[Stored data]
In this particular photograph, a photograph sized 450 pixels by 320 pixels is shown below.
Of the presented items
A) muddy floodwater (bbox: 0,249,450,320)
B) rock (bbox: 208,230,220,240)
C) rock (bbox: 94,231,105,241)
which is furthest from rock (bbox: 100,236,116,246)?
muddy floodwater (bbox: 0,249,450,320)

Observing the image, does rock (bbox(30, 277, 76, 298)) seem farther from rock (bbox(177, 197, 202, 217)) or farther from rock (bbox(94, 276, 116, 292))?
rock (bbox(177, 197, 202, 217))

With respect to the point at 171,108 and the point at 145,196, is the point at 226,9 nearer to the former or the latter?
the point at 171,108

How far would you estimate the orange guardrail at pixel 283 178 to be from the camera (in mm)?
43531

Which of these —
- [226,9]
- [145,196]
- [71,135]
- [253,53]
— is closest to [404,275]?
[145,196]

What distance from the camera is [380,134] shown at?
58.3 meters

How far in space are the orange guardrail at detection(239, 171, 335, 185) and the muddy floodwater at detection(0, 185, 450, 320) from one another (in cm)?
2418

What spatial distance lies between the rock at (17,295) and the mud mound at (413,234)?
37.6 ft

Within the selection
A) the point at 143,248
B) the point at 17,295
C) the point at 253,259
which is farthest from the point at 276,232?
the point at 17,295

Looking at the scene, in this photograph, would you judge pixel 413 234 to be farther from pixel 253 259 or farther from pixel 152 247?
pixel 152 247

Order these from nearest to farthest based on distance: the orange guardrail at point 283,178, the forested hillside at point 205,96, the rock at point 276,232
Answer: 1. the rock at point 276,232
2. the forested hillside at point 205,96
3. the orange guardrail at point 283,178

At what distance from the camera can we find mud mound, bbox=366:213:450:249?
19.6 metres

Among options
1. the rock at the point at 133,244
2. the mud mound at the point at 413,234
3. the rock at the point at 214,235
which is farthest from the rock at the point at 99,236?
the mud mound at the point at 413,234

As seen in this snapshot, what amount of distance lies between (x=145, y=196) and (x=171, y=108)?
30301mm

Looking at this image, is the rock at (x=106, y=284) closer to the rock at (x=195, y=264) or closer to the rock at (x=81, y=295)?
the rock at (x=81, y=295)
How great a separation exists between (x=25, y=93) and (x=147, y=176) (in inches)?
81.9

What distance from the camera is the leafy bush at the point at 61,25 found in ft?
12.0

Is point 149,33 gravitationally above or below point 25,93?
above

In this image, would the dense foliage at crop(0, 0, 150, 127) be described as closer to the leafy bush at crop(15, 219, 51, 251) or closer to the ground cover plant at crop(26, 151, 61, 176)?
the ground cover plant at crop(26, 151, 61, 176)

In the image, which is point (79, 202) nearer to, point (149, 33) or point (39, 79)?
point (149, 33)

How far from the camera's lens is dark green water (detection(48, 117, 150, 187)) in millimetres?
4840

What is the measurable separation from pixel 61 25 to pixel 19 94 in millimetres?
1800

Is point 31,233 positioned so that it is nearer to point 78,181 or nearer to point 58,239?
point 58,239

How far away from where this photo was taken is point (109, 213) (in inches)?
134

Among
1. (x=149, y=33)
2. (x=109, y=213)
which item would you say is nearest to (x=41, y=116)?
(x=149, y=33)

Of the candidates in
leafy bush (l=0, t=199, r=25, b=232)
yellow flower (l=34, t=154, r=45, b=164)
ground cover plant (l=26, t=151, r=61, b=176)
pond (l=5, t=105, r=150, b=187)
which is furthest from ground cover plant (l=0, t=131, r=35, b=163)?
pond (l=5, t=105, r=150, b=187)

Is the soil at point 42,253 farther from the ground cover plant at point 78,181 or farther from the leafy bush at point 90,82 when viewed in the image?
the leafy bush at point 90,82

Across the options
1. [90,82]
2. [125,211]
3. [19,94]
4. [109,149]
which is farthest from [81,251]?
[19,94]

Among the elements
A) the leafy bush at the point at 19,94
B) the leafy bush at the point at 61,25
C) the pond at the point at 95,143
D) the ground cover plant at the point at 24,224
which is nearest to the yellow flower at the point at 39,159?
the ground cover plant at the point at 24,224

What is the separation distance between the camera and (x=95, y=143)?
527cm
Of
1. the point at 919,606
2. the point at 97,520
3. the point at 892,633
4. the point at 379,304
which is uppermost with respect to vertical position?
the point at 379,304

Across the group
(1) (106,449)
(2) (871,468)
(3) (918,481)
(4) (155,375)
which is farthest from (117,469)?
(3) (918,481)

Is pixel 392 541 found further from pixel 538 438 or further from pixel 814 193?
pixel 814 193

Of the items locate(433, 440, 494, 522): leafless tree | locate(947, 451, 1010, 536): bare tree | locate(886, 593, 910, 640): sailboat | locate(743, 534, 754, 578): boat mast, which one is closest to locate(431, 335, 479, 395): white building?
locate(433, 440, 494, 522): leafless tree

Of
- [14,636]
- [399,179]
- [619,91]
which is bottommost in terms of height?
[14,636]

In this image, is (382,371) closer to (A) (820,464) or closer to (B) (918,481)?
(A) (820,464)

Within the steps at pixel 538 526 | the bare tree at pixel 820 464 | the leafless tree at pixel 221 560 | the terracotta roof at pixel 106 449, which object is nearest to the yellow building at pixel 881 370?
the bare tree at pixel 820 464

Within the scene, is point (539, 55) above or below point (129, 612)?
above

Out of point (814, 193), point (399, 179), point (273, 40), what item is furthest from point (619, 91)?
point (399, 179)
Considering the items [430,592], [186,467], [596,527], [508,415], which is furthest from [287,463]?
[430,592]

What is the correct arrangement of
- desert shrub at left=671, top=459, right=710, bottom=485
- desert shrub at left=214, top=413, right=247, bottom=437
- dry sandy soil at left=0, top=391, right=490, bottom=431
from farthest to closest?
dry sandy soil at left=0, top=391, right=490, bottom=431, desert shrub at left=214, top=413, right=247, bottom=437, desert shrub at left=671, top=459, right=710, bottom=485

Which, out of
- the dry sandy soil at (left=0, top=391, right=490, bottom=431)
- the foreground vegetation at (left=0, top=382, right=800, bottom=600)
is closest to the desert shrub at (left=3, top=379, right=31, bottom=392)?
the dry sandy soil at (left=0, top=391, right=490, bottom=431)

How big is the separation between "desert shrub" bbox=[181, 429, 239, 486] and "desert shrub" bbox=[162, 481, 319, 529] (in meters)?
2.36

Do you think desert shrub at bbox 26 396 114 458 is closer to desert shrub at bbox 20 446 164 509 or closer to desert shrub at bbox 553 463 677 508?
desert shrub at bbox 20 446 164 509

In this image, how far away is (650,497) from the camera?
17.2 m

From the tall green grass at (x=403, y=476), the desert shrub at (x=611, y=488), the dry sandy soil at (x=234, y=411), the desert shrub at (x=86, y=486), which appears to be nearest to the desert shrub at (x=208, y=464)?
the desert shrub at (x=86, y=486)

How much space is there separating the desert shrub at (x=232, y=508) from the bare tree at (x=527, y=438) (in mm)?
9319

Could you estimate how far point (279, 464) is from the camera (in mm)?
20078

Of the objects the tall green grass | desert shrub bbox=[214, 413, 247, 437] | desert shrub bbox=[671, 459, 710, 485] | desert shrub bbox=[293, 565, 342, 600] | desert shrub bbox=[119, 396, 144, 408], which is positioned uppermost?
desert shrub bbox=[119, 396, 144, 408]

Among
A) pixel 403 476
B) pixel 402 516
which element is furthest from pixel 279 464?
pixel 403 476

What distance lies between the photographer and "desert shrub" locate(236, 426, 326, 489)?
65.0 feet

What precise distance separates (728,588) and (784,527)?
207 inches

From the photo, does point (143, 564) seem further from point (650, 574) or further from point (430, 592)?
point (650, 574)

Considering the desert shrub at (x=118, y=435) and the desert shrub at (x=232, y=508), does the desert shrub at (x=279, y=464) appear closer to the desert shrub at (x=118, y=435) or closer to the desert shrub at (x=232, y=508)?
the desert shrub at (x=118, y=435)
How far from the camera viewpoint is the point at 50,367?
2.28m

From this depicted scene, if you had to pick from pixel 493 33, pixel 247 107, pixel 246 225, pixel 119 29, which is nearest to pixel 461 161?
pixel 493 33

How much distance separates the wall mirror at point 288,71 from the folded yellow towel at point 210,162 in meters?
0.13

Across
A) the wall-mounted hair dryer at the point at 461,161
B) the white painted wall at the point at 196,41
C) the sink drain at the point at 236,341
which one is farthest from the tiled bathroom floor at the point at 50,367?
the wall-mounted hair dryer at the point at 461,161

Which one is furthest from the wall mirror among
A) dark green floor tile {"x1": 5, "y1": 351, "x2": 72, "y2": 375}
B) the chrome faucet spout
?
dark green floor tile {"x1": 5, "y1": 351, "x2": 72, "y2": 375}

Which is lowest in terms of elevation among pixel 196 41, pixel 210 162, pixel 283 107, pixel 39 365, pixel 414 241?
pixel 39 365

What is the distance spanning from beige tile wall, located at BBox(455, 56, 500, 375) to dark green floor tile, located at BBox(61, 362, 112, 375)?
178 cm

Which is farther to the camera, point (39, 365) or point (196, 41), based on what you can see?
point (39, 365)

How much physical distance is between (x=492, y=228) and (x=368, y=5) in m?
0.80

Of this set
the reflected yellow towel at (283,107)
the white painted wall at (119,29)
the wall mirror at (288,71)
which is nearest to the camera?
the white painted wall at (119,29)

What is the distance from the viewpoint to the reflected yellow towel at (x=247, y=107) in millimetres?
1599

■ What this task involves ■
Output every line of the items from the first line through the line containing "C) rock (bbox: 94,231,105,241)", inclusive, as a Markdown table with the columns Row and Line text, skipping blank lines.

■ Written solution ■
| Row | Line text |
|---|---|
| 1 | In this particular photograph, a photograph sized 450 pixels by 320 pixels is shown below. |
| 2 | Of the presented items |
| 3 | A) muddy floodwater (bbox: 0,249,450,320) |
| 4 | B) rock (bbox: 208,230,220,240) |
| 5 | C) rock (bbox: 94,231,105,241) |